Genomic Evolution and Clinical Correlates

Multiple myeloma (MM) is an incurable plasma cell malignancy with a complex and incompletely understood molecular pathogenesis. It is classically subdivided into a subtype with rearrangements involving the IGH locus and the hyperdiploid subtype, which harbors multiple trisomies involving odd-numbered chromosomes. These chromosomal abnormalities are nevertheless insufficient for malignant transformation because they are also observed in monoclonal gammopathy of unknown significance, a pre-malignant syndrome that precedes MM. Malignant progression is associated with additional events such as somatic mutations, aberrant methylation, and chromosomal copy-number changes. This implies that the genetic landscape of MM changes over time, driving its symptomatic emergence and progression. Furthermore, evidence suggests that the molecular events necessary for myeloma progression are not attained in a linear fashion but rather through branching, nonlinear pathways. Through whole exome and genome sequencing, copy number profiling and cytogenetics, it has been possible to identify new candidate genes, define diverse mutational processes contributing to the genomic landscape, and study patterns of disease evolution. In particular, the overwhelming majority of MM patients have at least one cluster of subclonal variants, including subclonal driver mutations, implying ongoing tumor evolution.
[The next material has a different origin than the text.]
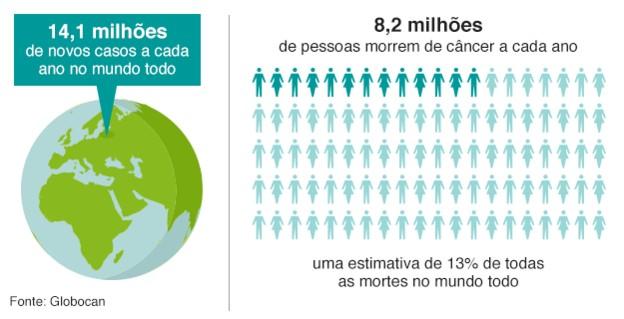 160204140208 1 cancer deaths 624 portuguese - Câncer supera doenças cardíacas como principal causa de morte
Serial samples reveal diverse patterns of clonal evolution, including linear evolution, differential clonal response and branching evolution. These new findings reveal the myeloma genome to be heterogeneous across patients and within individual patients and that it can exhibit diversity in clonal admixture and dynamics in response to therapy. As modern genomics technologies will increasingly become available in routine diagnostic laboratories, it will be critical to develop an understanding of myeloma as a restless and dynamic disease, with multiple subclones exploring the genomic landscape seeking fitter states. This understanding should, in turn, be used to shape our therapeutic approach to the disease.